= Kaynak Metin =
BIZLER HAKLARIMIZI MUHATAPLARIMIZA HELÂL EDİYORUZ. ZIRA BIZ MÜCADELEMİZİ BIRILERINİN GÖNLÜNÜ ALMAK, BIRILERINE YARANMAK, HEMSEHRİCILIK YAPMAK VEYA MENFAAT SAĞLAMAK İÇİN DEĞİL

" ALLAH RIZASI İÇİN YAPIYORUZ "

KALPLERDEKİNİ YANLIZCA ALLAH CC BİLİR.

Bizler körü korüne siyaset yapmıyoruz. Rahmetli ERBAKAN Hocamızın talebeleri, Liderimiz Dr. Fatih ERBAKAN'ın neferleriyiz.

Kimse ayranim ekşi demez elbette, ama sağcısı, solcusu veya şucusu ,bucusu bilirki, Milli Görüşçülerin AYRANI EKŞİ DEĞİL GERÇEKTEN.

ALLAH CC şükürler olsun ki bizim mayamız, yanlışa ve haksızlığa müsaade etmez. Hak yol üzerine yürüyoruz. DOĞRUYA DOĞRU DERIZ, YANLIŞA YANLIŞ. Kimse bizden adaletsizliğe veya haksizlığa karşı susmamızı beklemesin. Kimsenin Hakkının vebalini de taşıyacak değiliz elbette.

= Görev A =
Kaynak metinde kimin neferleri olunduğu söyleniyor?
= Görev B =
Kaynak metnin "KALPLERDEKİNİ YANLIZCA ALLAH" ile başlayıp "EKŞİ DEĞİL GERÇEKTEN." ile biten kısmını aynen döndür.
= Görev C =
Kaynak metne göre mücadele hangi amaçlar için yapılmıyor? Hepsini sırala.

= Gösterilen Bilgiler =
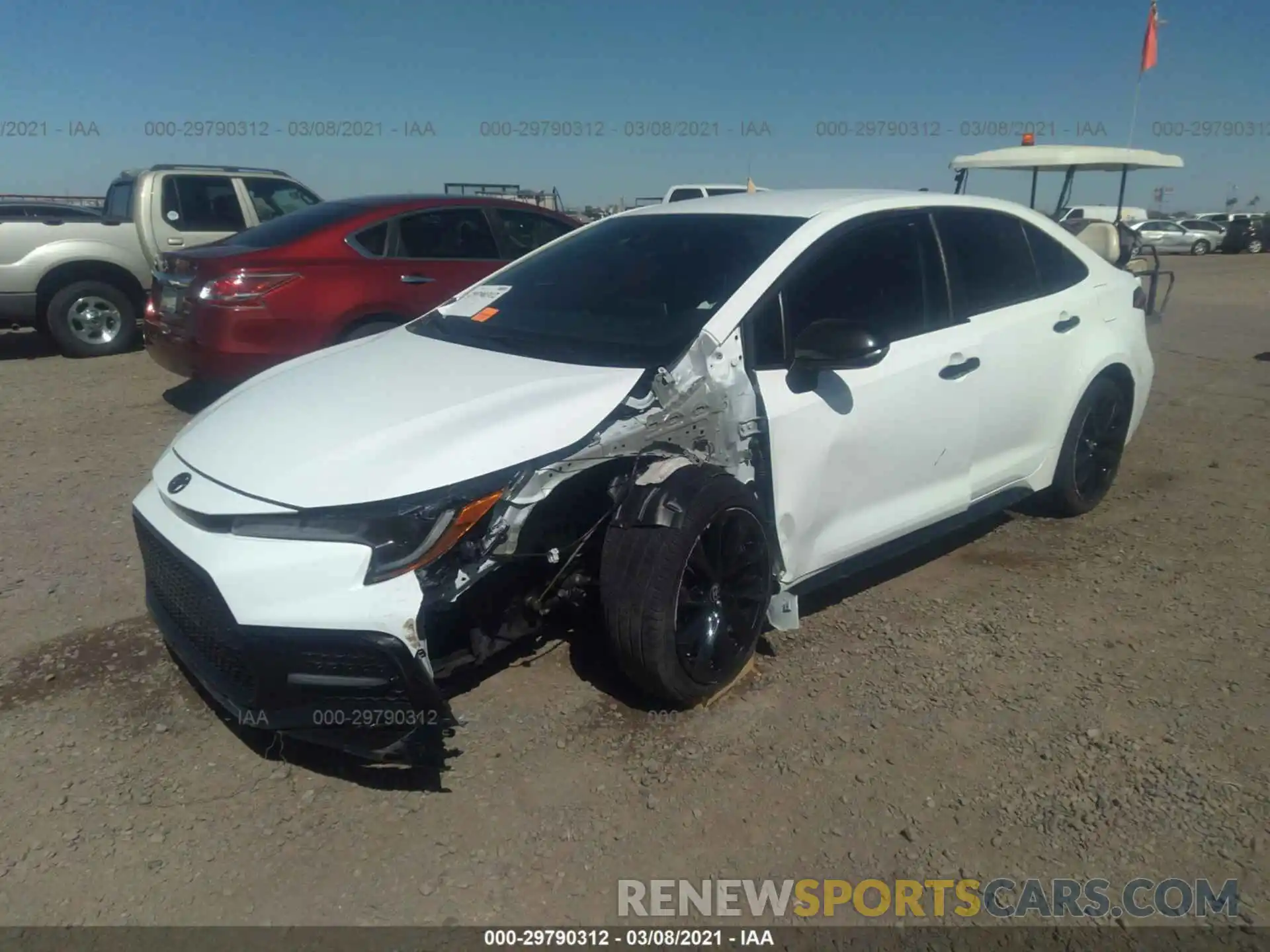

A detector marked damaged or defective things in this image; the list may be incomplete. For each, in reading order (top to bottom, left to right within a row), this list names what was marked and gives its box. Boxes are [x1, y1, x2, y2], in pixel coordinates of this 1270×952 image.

==

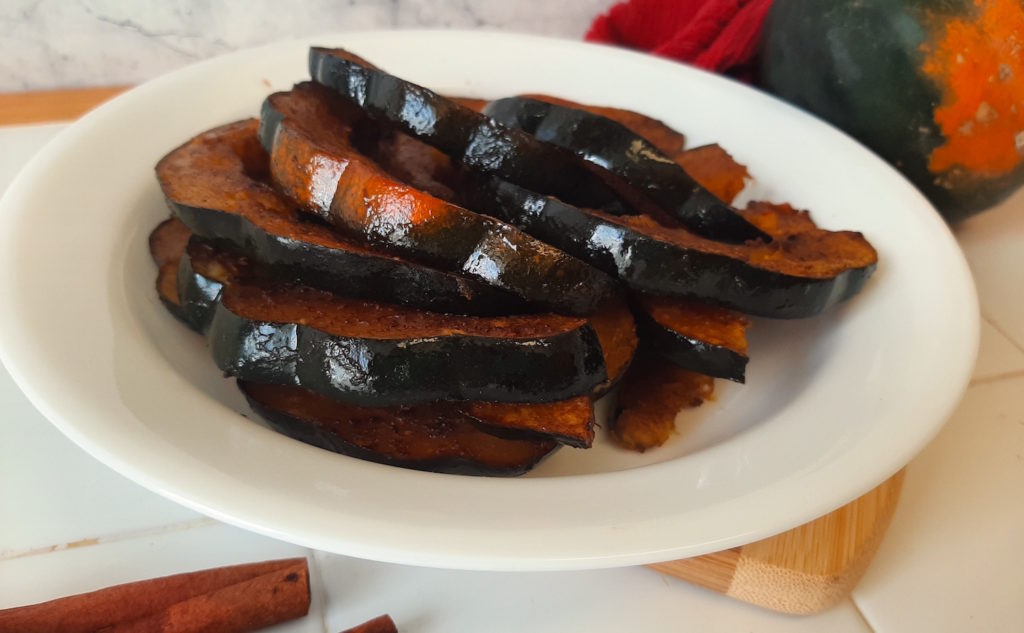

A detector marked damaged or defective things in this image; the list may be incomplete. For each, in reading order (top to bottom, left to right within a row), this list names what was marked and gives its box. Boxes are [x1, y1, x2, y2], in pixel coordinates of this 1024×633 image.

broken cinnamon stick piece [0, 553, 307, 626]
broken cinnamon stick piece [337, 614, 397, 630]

= Yanıt A =
Dr. Fatih ERBAKAN'ın neferleri.

= Yanıt B =
KALPLERDEKİNİ YANLIZCA ALLAH CC BİLİR.

Bizler körü korüne siyaset yapmıyoruz. Rahmetli ERBAKAN Hocamızın talebeleri, Liderimiz Dr. Fatih ERBAKAN'ın neferleriyiz.

Kimse ayranim ekşi demez elbette, ama sağcısı, solcusu veya şucusu ,bucusu bilirki, Milli Görüşçülerin AYRANI EKŞİ DEĞİL GERÇEKTEN.

= Yanıt C =
- BIRILERINİN GÖNLÜNÜ ALMAK
- BIRILERINE YARANMAK
- HEMSEHRİCILIK YAPMAK
- MENFAAT SAĞLAMAK